Records of scene-based questions:
_ _ _ _ _
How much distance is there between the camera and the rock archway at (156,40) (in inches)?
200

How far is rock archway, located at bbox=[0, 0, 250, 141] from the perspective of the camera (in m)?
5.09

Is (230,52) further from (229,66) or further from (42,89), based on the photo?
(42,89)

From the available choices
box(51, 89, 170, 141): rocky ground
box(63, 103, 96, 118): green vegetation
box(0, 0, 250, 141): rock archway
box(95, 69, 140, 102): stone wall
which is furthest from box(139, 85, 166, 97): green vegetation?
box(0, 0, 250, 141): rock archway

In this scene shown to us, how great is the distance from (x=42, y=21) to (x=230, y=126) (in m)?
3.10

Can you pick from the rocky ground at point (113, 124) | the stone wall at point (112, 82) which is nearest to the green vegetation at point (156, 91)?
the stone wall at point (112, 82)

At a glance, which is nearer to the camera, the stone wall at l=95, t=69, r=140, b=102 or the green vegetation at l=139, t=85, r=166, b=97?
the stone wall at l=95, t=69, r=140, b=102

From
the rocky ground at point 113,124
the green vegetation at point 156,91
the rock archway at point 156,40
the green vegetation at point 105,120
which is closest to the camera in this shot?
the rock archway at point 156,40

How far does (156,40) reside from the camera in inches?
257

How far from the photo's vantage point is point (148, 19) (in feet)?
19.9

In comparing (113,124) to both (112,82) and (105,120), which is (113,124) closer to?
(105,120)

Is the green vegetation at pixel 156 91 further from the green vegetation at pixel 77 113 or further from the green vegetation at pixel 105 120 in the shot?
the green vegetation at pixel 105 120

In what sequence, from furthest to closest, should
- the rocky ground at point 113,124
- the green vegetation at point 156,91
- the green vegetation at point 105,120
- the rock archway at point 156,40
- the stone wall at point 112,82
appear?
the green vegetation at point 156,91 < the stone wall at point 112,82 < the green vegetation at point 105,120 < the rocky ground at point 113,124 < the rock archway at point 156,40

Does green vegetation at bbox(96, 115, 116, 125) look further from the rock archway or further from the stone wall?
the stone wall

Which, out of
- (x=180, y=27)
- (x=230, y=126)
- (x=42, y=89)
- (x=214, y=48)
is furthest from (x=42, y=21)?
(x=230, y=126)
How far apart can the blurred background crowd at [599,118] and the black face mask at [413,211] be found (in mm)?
_ _ _ _ _
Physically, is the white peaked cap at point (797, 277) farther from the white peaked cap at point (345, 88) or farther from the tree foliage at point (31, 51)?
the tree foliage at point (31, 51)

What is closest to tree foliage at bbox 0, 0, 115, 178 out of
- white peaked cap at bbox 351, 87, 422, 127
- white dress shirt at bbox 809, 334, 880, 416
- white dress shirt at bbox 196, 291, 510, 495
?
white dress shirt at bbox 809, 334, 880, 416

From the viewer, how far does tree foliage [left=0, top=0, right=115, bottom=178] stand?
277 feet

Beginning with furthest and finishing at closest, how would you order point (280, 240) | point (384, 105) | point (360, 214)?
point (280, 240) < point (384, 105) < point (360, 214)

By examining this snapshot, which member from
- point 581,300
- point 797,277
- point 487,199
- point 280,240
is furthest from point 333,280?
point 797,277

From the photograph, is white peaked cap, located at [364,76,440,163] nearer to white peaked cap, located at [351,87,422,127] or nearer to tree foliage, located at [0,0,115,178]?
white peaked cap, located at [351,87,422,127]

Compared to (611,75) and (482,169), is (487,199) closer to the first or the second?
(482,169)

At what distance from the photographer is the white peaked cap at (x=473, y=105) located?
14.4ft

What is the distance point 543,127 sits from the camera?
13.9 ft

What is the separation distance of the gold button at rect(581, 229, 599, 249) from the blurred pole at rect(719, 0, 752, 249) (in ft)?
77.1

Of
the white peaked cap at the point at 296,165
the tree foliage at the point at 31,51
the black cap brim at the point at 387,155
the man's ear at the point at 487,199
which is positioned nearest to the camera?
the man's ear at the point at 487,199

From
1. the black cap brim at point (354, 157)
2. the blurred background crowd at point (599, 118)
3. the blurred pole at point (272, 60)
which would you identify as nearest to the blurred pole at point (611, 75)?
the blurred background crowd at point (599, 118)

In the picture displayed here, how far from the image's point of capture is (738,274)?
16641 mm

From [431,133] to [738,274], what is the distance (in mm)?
_ _ _ _ _
#### [Description of the task]
Please extract, word for word, the lines of the material from the line containing "Does green vegetation" through the line containing "How far apart", including both of those lines.

#### [Answer to the problem]
Does green vegetation at bbox(96, 115, 116, 125) look further from the rock archway or further from the stone wall?
the stone wall

Which, out of
- (x=180, y=27)
- (x=230, y=126)
- (x=42, y=89)
- (x=214, y=48)
is furthest from (x=42, y=21)?
(x=230, y=126)
How far apart can the blurred background crowd at [599,118] and the black face mask at [413,211] be found (in mm)?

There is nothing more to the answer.